**TEXT PASSAGE:**
......
Spider-Man: Homecoming


Spider-Man is torn between two worlds.

(2017) Superhero (Columbia/Marvel) Tom Holland, Michael Keaton, Robert Downey Jr., Marisa Tomei, Jon Favreau, Gwyneth Paltrow, Zendaya, Donald Glover, Jacob Batalon, Laura Harrier, Tony Revolori, Bokeem Woodbine, Tyne Daly, Abraham Attah, Hannibal Buress, Jennifer Connelly (voice), Kenneth Choi, Selenis Leyva, Angourie Rice, Martin Starr, Garcelle Beauvais. Directed by Jon Watts

 

One of the biggest news stories in the Marvel Cinematic Universe in the last couple of years was the deal between Columbia and Disney that allowed Spider-Man to finally be part of the MCU. While he made his first appearance in the essentially Avengers tale Captain America: Civil War last year, Peter Parker (Holland) a.k.a. Spider-Man gets his own movie and thankfully it’s one of the very best of the franchise.

Holland is the third actor to play the webslinger after Tobey Maguire and Andrew Garfield both tried their hand at it and in many ways he’s much closer to the comic book original than either Maguire and Garfield who both had a bit of a swagger to them. Holland is a more humble Parker and while he has a bit of a smartass quip-oriented style, he still has a lack of self-confidence that manifests in his unrequited crush for fellow Scholastic Academic Bowl teammate Liz (Harrier).
......
**RAW RECORDS:**
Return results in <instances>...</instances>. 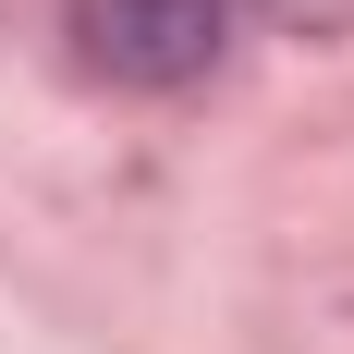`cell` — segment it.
Masks as SVG:
<instances>
[{"mask_svg": "<svg viewBox=\"0 0 354 354\" xmlns=\"http://www.w3.org/2000/svg\"><path fill=\"white\" fill-rule=\"evenodd\" d=\"M73 12V49L110 73V86H196L232 37V0H62Z\"/></svg>", "mask_w": 354, "mask_h": 354, "instance_id": "cell-1", "label": "cell"}, {"mask_svg": "<svg viewBox=\"0 0 354 354\" xmlns=\"http://www.w3.org/2000/svg\"><path fill=\"white\" fill-rule=\"evenodd\" d=\"M257 12H269L281 37H342L354 25V0H257Z\"/></svg>", "mask_w": 354, "mask_h": 354, "instance_id": "cell-2", "label": "cell"}]
</instances>
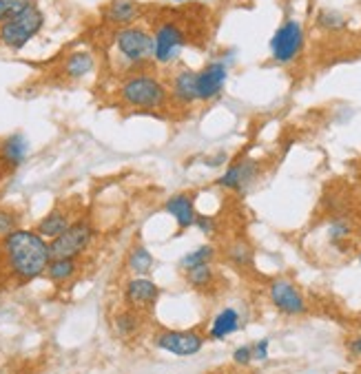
......
**WHAT TO WORK ON:** In the Spider-Man: Homecoming review, starting at "One of the biggest" and ending at "of the franchise.", give that passage again but swap "Columbia" for "Sony".

**EXERCISE RESPONSE:**
One of the biggest news stories in the Marvel Cinematic Universe in the last couple of years was the deal between Sony and Disney that allowed Spider-Man to finally be part of the MCU. While he made his first appearance in the essentially Avengers tale Captain America: Civil War last year, Peter Parker (Holland) a.k.a. Spider-Man gets his own movie and thankfully it’s one of the very best of the franchise.